Echos de campagne:Bayrou, un succés pourquoi faire!
Lundi 30 avril 2007
Un succès pour quoi faire ?
Bayrou : la tentation de l'Aventin
Jusqu'au 6 mai, le candidat centriste pourrait ne pas choisir. Mais après la présidentielle viendront les législatives...
« Ca va très bien ! » : François Bayrou s'est vite remis, dimanche soir, de sa déception de ne pas être présent au second tour de l'élection présidentielle.
Jusqu'au bout, il avait pourtant martelé sa «certitude» de devancer Ségolène Royal. Mais quand les premières estimations sont tombées, il s'est consolé
: avec plus de 18% des voix, il triplait son score de 2002. Le candidat UDF allie, dans un mélange singulier, forfanterie et réalisme. Tout au long de
la campagne, il est apparu comme habité : à l'entendre, l'heure du centre allait sonner ! Mais il n'a jamais été tout à fait dupe de ce discours : «Je
sais bien que rien n'est joué », lâchait-il, parfois, loin des caméras. Alors, ce dimanche soir, il a retenu qu'il y avait «enfin un centre en France».

┄┄┄┄┄┄┄┄┄┄

▶ CONSIGNE:
Traduisez en anglais cette phrase de l'article consacré à François Bayrou : « Le candidat UDF allie, dans un mélange singulier, forfanterie et réalisme. »

▶ DONNÉES FOURNIES:
┄┄┄┄┄┄┄┄┄┄

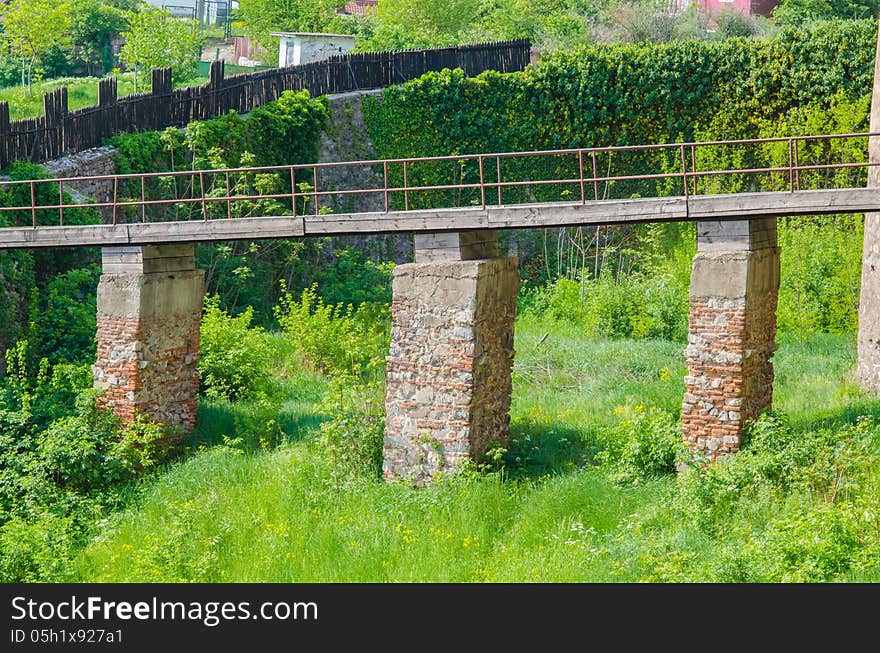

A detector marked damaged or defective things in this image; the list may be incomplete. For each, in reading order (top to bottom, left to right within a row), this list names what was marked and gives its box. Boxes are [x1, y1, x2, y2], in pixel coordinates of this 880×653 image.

rusty metal railing [0, 131, 876, 229]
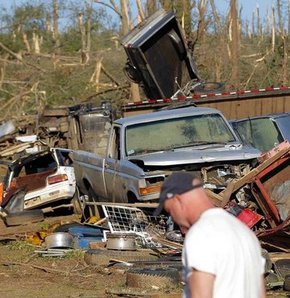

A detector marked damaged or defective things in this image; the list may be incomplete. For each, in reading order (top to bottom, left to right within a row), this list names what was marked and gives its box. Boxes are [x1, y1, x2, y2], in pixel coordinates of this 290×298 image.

crushed car [0, 147, 77, 215]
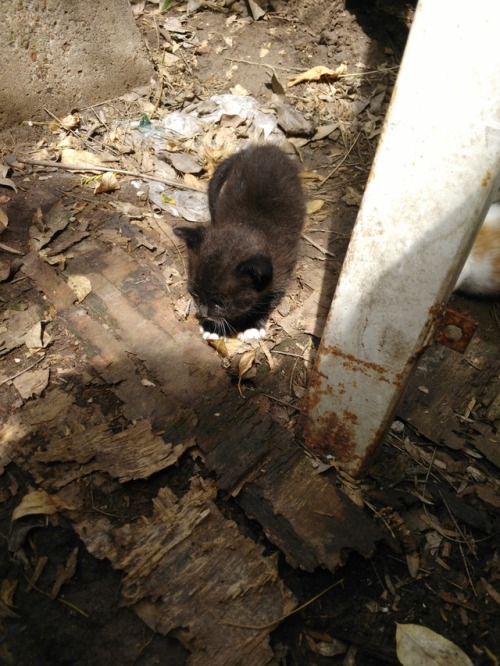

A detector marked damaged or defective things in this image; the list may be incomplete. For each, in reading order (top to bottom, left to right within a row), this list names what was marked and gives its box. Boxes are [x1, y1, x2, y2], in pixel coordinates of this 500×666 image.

rusty metal pole [300, 1, 500, 478]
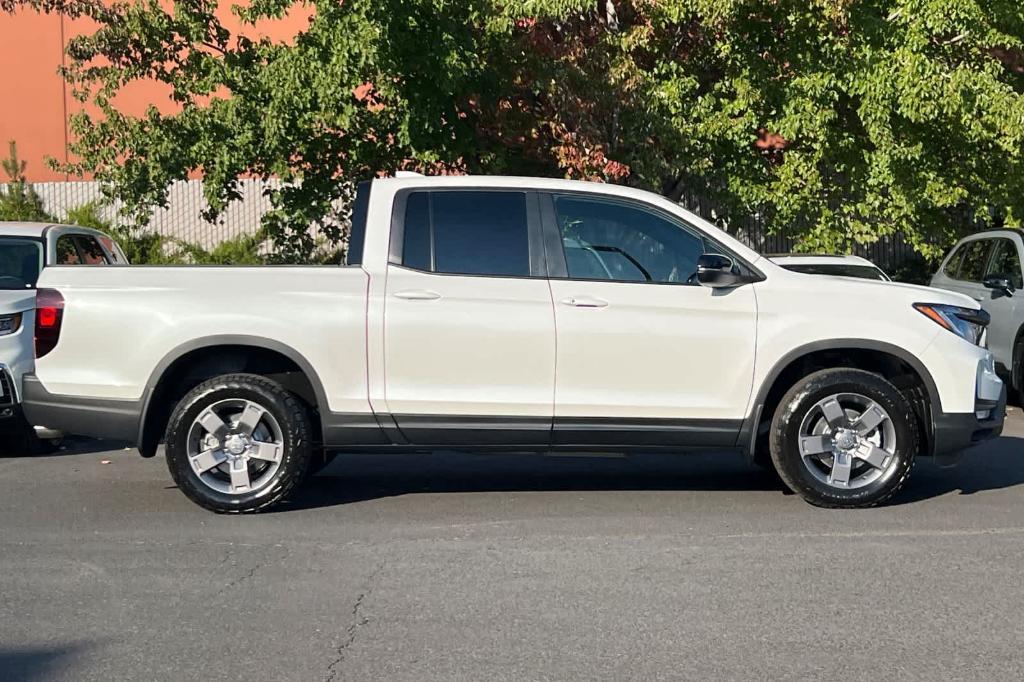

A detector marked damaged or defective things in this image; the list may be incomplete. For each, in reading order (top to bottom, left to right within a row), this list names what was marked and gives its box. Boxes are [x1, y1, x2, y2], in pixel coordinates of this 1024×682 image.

crack in pavement [327, 557, 387, 679]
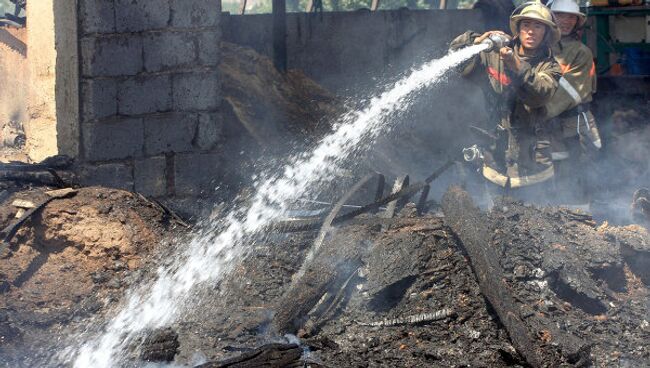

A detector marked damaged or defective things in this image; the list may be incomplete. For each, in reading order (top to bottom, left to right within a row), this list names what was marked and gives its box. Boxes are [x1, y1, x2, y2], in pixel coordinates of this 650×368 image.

charred wood plank [440, 187, 588, 368]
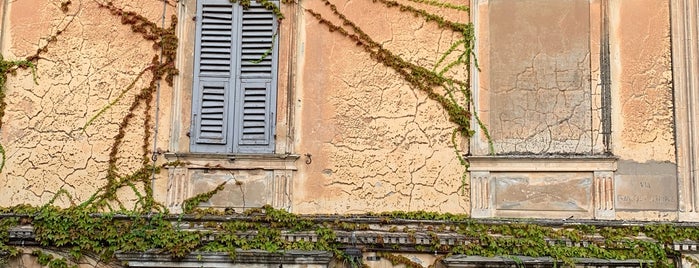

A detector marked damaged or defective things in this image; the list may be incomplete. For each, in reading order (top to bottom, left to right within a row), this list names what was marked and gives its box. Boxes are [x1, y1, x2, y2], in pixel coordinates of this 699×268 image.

cracked stucco wall [0, 0, 175, 207]
cracked stucco wall [296, 0, 470, 214]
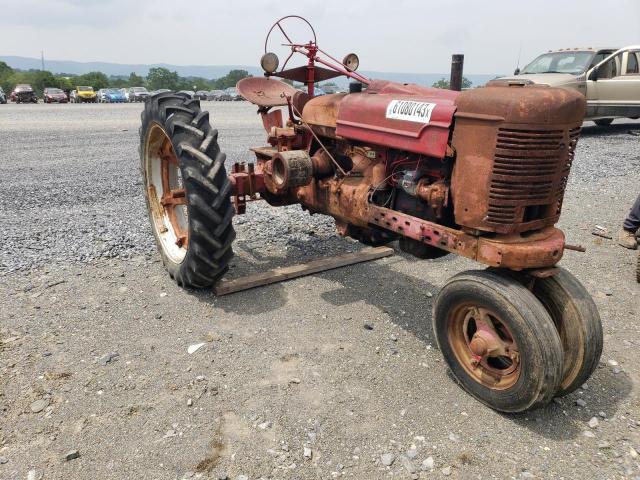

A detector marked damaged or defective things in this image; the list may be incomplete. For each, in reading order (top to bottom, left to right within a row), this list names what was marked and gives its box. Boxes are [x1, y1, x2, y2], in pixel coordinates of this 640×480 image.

rusty tractor hood [330, 80, 460, 158]
rusted metal surface [450, 83, 584, 236]
rusted metal surface [448, 308, 524, 390]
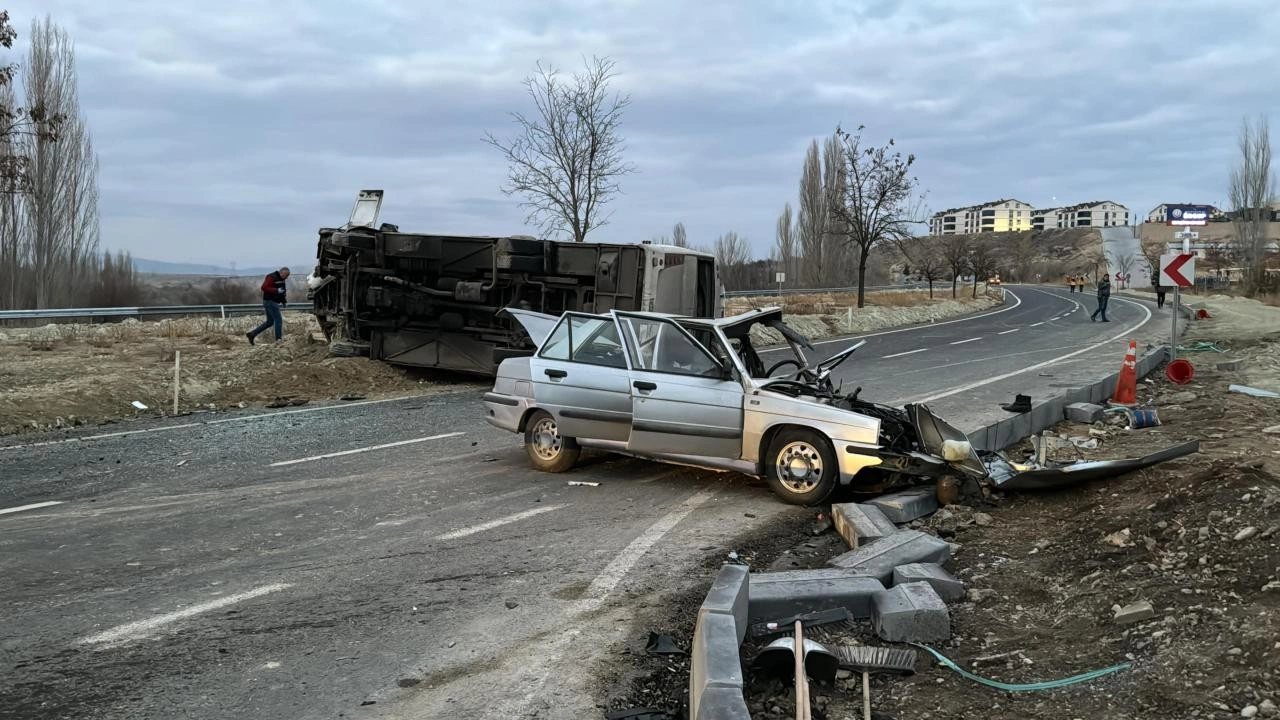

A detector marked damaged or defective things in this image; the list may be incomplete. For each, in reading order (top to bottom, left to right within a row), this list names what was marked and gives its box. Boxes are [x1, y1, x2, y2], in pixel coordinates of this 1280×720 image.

overturned bus [302, 191, 720, 376]
severely damaged car [484, 306, 984, 504]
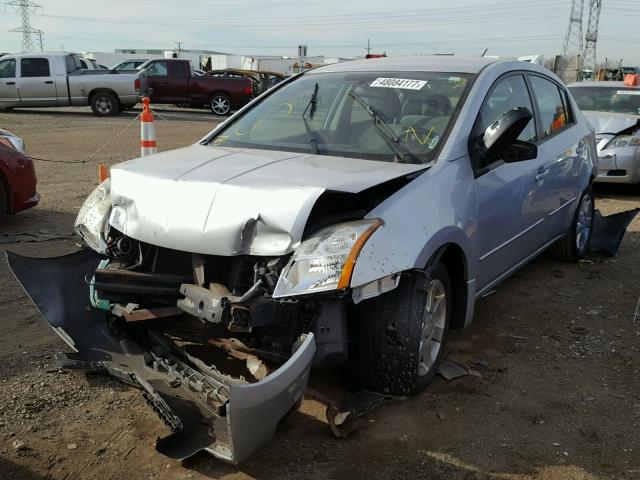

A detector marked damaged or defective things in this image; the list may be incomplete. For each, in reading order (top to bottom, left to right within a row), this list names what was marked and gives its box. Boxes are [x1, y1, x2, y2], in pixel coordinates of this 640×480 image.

crumpled hood [584, 111, 640, 135]
crumpled hood [109, 143, 424, 256]
detached front bumper cover [5, 249, 316, 464]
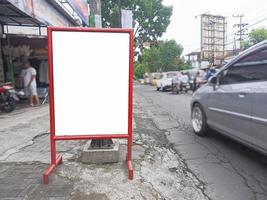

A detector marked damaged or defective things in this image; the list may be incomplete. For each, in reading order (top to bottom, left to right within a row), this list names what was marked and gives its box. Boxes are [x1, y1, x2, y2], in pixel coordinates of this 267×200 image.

cracked pavement [0, 85, 266, 200]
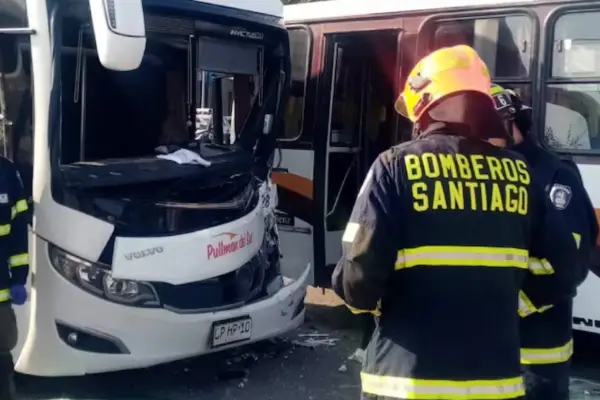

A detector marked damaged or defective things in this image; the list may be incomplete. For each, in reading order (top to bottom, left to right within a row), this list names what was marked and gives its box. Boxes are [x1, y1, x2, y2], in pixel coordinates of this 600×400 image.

damaged bus front [0, 0, 310, 376]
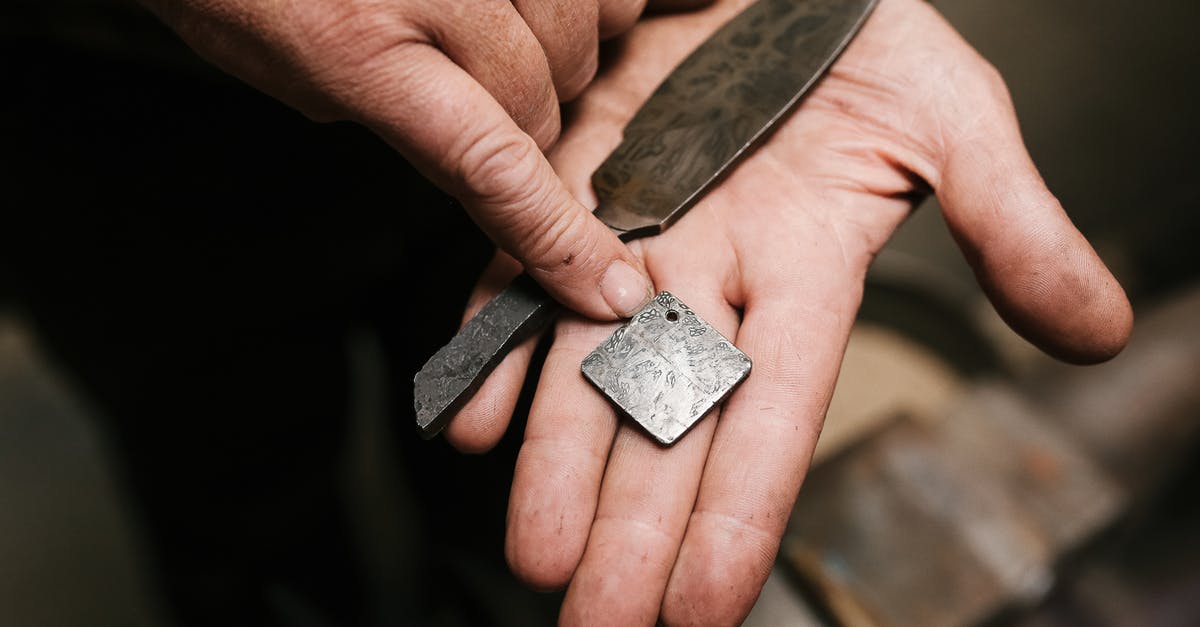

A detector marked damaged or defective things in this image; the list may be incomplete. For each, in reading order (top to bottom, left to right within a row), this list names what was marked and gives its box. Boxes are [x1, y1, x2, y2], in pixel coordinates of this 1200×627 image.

rusty metal object in background [415, 0, 883, 439]
rusty metal object in background [580, 290, 748, 442]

┄┄┄┄┄┄┄┄┄┄

▶ RÉSULTAT DE L'EXERCICE:
The UDF candidate combines, in a singular mix, bravado and realism.